Segment Start: The data
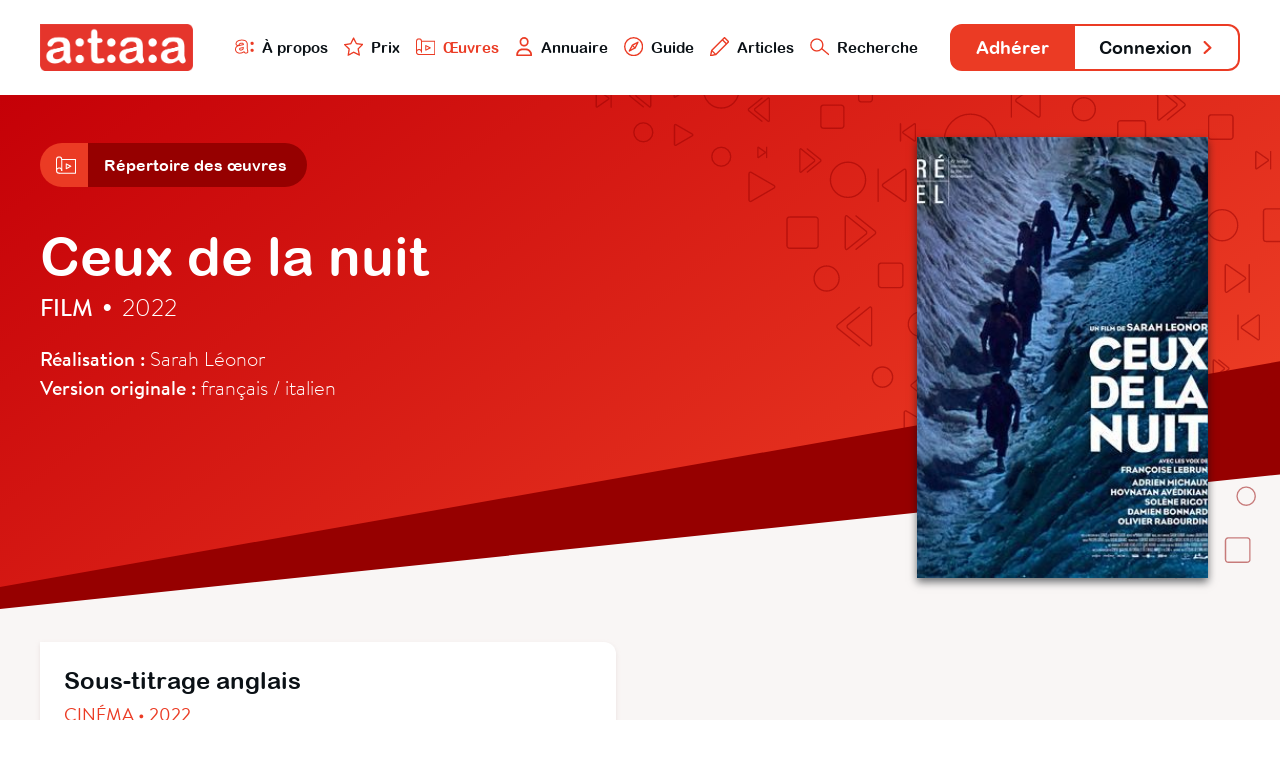

--- FILE ---
content_type: image/svg+xml
request_url: https://www.ataa.fr/assets/svg/footer-twitter.svg
body_size: 517
content:
<svg xmlns="http://www.w3.org/2000/svg" viewBox="6262.476 3219.266 22.524 20.277">
  <defs>
    <style>
      .cls-1 {
        fill: #fff;
      }
    </style>
  </defs>
  <path id="Icone_Twitter" data-name="Icone Twitter" class="cls-1" d="M8.522,22.222A10.884,10.884,0,0,0,12.5,28.758,11,11,0,0,0,27.167,27.4c1.561-1.729,3.315-4.826,2.809-9.765-.032-.308-.078-.612-.138-.908.354-.473.619-.772.621-.775a2.119,2.119,0,0,0-1.407-3.527c-.341-.028-.683-.042-1.019-.042q-.332,0-.661.018A7.14,7.14,0,0,0,22.7,10.664a6.165,6.165,0,0,0-4.824,2.177,6.389,6.389,0,0,0-1.175,5.3,14.368,14.368,0,0,1-2.481-.855,2.12,2.12,0,0,0-2.983,2.35l.03.137a2.12,2.12,0,0,0-2.745,2.446Zm2.074-.436a15.14,15.14,0,0,0,4.468,1.266A9.21,9.21,0,0,1,13.311,19.2a14.188,14.188,0,0,0,5.067,1.291,5.673,5.673,0,0,0,.585-.029,7.845,7.845,0,0,0-.155-2.586c-.674-3.338,1.5-5.1,3.892-5.1a5.059,5.059,0,0,1,3.88,1.824,9.645,9.645,0,0,1,1.452-.108q.416,0,.848.035a16.627,16.627,0,0,0-1.345,1.782,6.752,6.752,0,0,1,.333,1.531c.742,7.244-4.051,10.975-8.81,10.975A8.473,8.473,0,0,1,10.6,21.787Z" transform="translate(6254 3208.602)"/>
</svg>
Segment End: The data
* **What is required**: The answer should hold every entry exactly as given and no pictures at all.

* **Task result**:
--- FILE ---
content_type: image/svg+xml
request_url: https://www.ataa.fr/assets/svg/footer-twitter.svg
body_size: 517
content:
<svg xmlns="http://www.w3.org/2000/svg" viewBox="6262.476 3219.266 22.524 20.277">
  <defs>
    <style>
      .cls-1 {
        fill: #fff;
      }
    </style>
  </defs>
  <path id="Icone_Twitter" data-name="Icone Twitter" class="cls-1" d="M8.522,22.222A10.884,10.884,0,0,0,12.5,28.758,11,11,0,0,0,27.167,27.4c1.561-1.729,3.315-4.826,2.809-9.765-.032-.308-.078-.612-.138-.908.354-.473.619-.772.621-.775a2.119,2.119,0,0,0-1.407-3.527c-.341-.028-.683-.042-1.019-.042q-.332,0-.661.018A7.14,7.14,0,0,0,22.7,10.664a6.165,6.165,0,0,0-4.824,2.177,6.389,6.389,0,0,0-1.175,5.3,14.368,14.368,0,0,1-2.481-.855,2.12,2.12,0,0,0-2.983,2.35l.03.137a2.12,2.12,0,0,0-2.745,2.446Zm2.074-.436a15.14,15.14,0,0,0,4.468,1.266A9.21,9.21,0,0,1,13.311,19.2a14.188,14.188,0,0,0,5.067,1.291,5.673,5.673,0,0,0,.585-.029,7.845,7.845,0,0,0-.155-2.586c-.674-3.338,1.5-5.1,3.892-5.1a5.059,5.059,0,0,1,3.88,1.824,9.645,9.645,0,0,1,1.452-.108q.416,0,.848.035a16.627,16.627,0,0,0-1.345,1.782,6.752,6.752,0,0,1,.333,1.531c.742,7.244-4.051,10.975-8.81,10.975A8.473,8.473,0,0,1,10.6,21.787Z" transform="translate(6254 3208.602)"/>
</svg>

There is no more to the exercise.